Budget is biggest battle in MEP’s response to Horizon 2020

Amalia Sartori, a conservative MEP from Italy, has been elected the next head of the European Parliament’s Industry, Research and Energy committee, which develops the Parliament’s research policy.

Sartori, whose appointment was confirmed on 23 January, is among many new holders of influential parliamentary positions including president social democrat MEP Martin Schulz from Germany.

Sartori takes over from Germany’s Herbert Reul, also a conservative, who has headed the committee for the past three years. Sartori, a University of Padua literature graduate, was elected to the European Parliament in 1999, and has sat on other committees, such as the temporary climate-change committee.

She takes over at the Itre committee just as the Parliament is battling with the Council over the development of Horizon 2020, the follow-up to the Framework 7 research funding programme.

Outgoing chairman Reul believes that Sartori will maintain the conservative European People’s Party’s ‘business-friendly’ attitude towards research. As the overall composition of the Itre committee stays the same it is unlikely that the committee will change its course dramatically, he says.

Sartori told Research Europe: “The main problem that Italy has, and Europe too, in part, is that the private sector has to increase engagement in research.” How business engages with universities in the United States “might be an example for all of us,” she says.

However, the greatest challenge for Sartori, Reul says, is ensuring that Horizon 2020 gets significantly more money than Framework 7, an issue on which the Parliament is clashing with cash-strapped member states in the Council of Ministers. “Realistically this will be very difficult,” he says. “Maybe we have to talk more about how we can design the funds we already have to be more effective.”

Parliament’s response to the Horizon 2020 proposal is due to be finalised by Itre in October, and is expected to be adopted by MEPs in November this year. In preparation, Itre has appointed four rapporteurs for Horizon 2020, whose job it will be to prepare a response to the Commission’s proposal for the programme.
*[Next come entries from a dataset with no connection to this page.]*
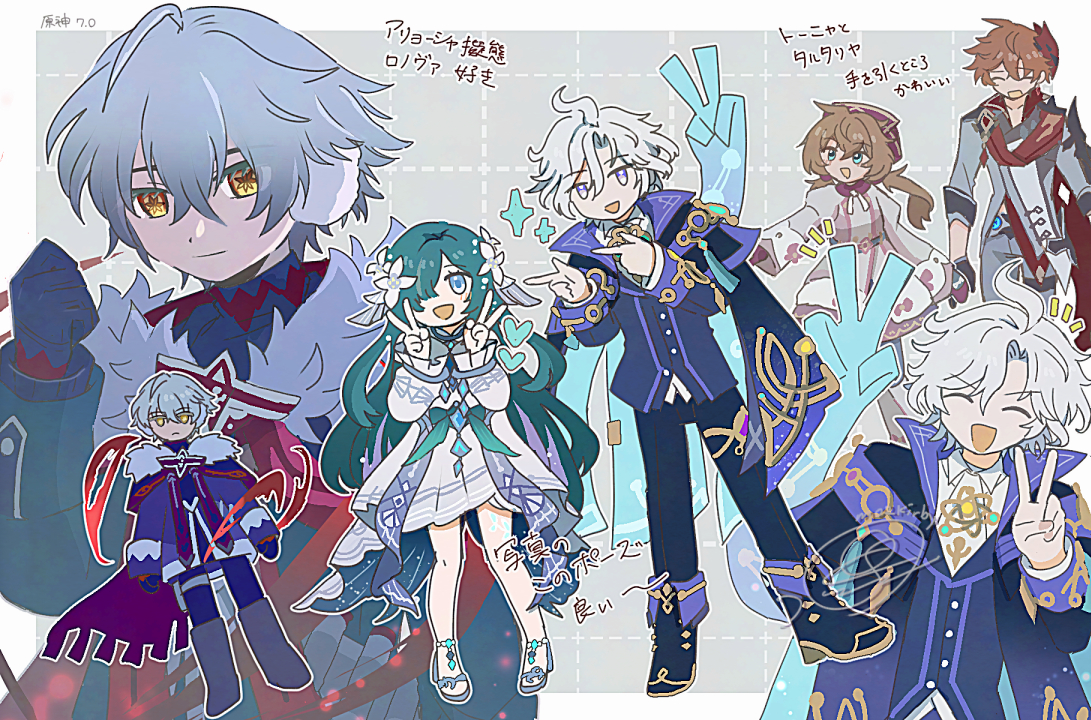 illust35_2.jpg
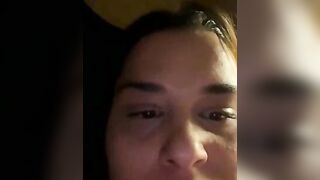 Kelly_Bliss - Stripchat Online Stream dildo-or-vibrator small-audience blowjob-ahegao curvy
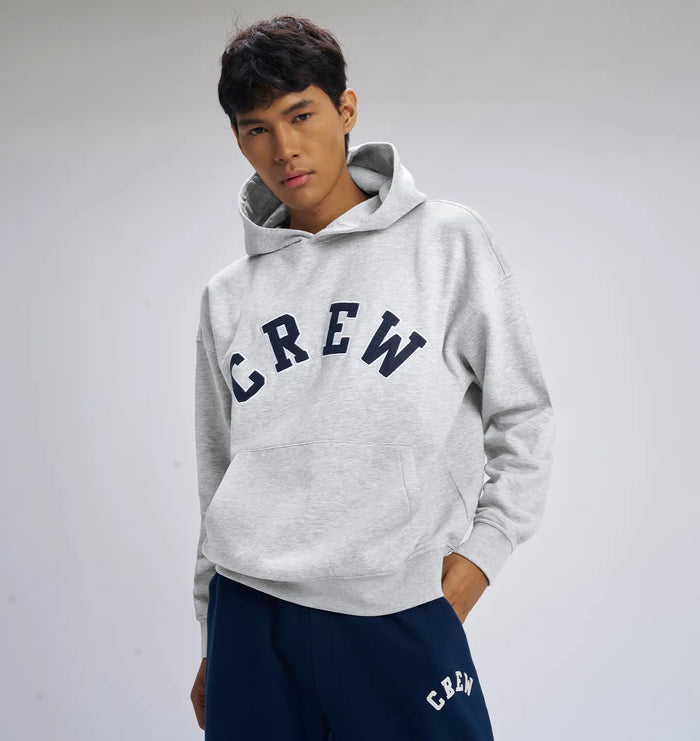 blog-article-image-the-new-athlete-aesthetic-sporty-outfits-you-can-pull-off-without-ever-playing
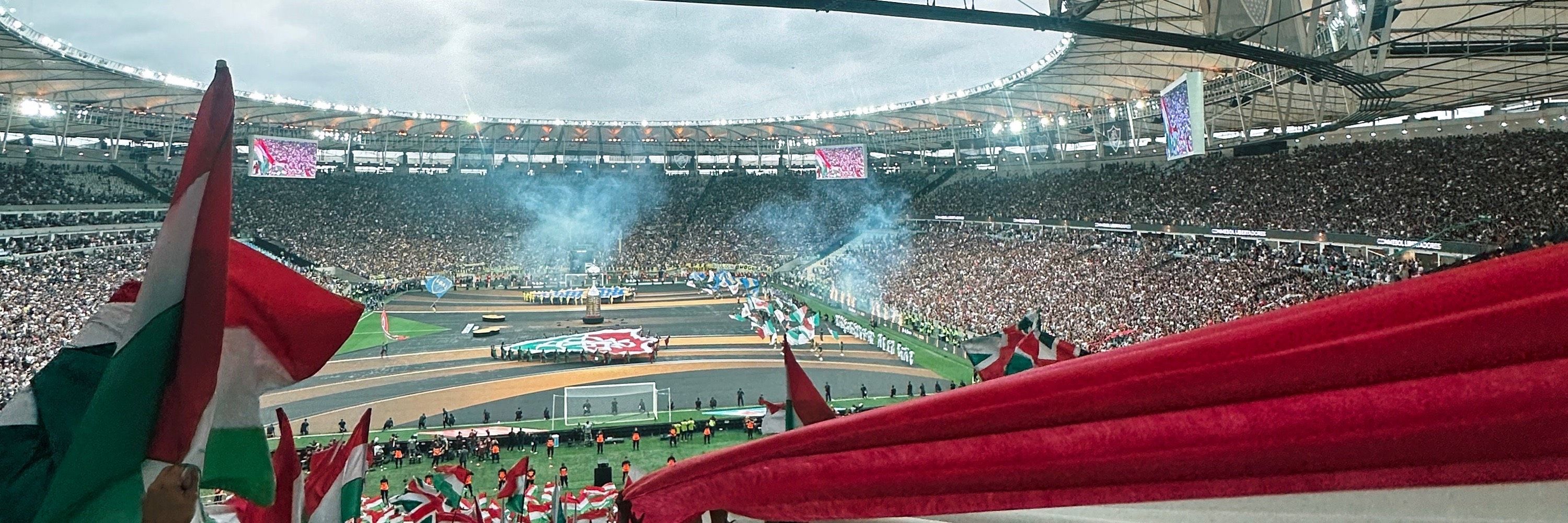 Motta🇭🇺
Spain’s Teresa Riera Madurell, a socialist MEP, will report on the programme’s structure while Germany’s conservative MEP Christian Ehler will cover rules for participation. The European Institute of Innovation and Technology’s overall agenda will be analysed by Portugal’s Marisa Matias of the Left bloc and the EIT’s structure and rules will be the responsibility of Green MEP Philippe Lamberts, from Belgium.

This early shuffle in the European Parliament is in part due to an agreement between the conservative European People’s Party and the social democrat PSD party, who formed a coalition in 2009. The two groups agreed that the conservatives would take over the presidency mid-way through their five-year term.

The Parliament’s incoming president Schulz from the PSD was elected on 16 January. Although Schulz has no previous research experience, the research community has welcomed his appointment. One commentator pointed out that former president Jerzy Buzek, while officially the Parliament’s rapporteur for Framework 7, rarely commented on research matters during his presidency.

“Schulz is one of the more visible, hard-working and enthusiastic MEPs,” European Commission research adviser Horst Soboll says. “If he insists on a quick approval process of Horizon 2020, a process which was delayed last time round and caused a lot of damage to the Parliament’s position, then he’s going to be a big advantage for the research community.”

Reul himself, who has chaired the Itre committee since 2009, becomes chairman of Germany’s conservative group within the EPP. His experience at Itre, he says, will continue to influence his work.

“If you hold this post for a while then you know that research is of the highest importance to Europe’s future development,” he says.